Competitive allele-specific short oligonucleotide hybridization (CASSOH) with enzyme-linked immunosorbent assay (ELISA) for the detection of pharmacogenetic single nucleotide polymorphisms (SNPs)

Individualization of drug therapy through genetic testing would maximize the effectiveness of medication and minimize its risks. Recent progress in genetic testing technologies has been remarkable, and they have been applied for the analysis of genetic polymorphisms that regulate drug responses. Clinical application of genetic information to individual health care requires simple and rapid identification of nucleotide changes in clinical settings. We previously reported a novel DNA diagnostic method for detecting single nucleotide polymorphisms (SNPs) using competitive allele-specific short oligonucleotide hybridization (CASSOH) with an immunochromatographic strip.
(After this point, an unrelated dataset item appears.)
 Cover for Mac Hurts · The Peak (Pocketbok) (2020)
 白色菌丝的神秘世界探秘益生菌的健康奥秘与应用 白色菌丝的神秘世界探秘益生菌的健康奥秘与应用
We have developed the method further in order to incorporate an enzyme-linked immunosorbent assay (ELISA) into the final detection step; this enables multiple SNP detection. Special ELISA chips have been fabricated so that disposal of buffer waste is not required and handling procedures are minimized. This method (CASSOH-ELISA) has been successfully applied for the detection of clinically important SNPs in drug metabolism, such as N-acetyltransferase 2, NAT2*6 (590G>A) and NAT*7 (857G>A), and mitochondrial DNA (1555A>G). It would also facilitate point-of-care genetic testing for potentially diverse clinical applications.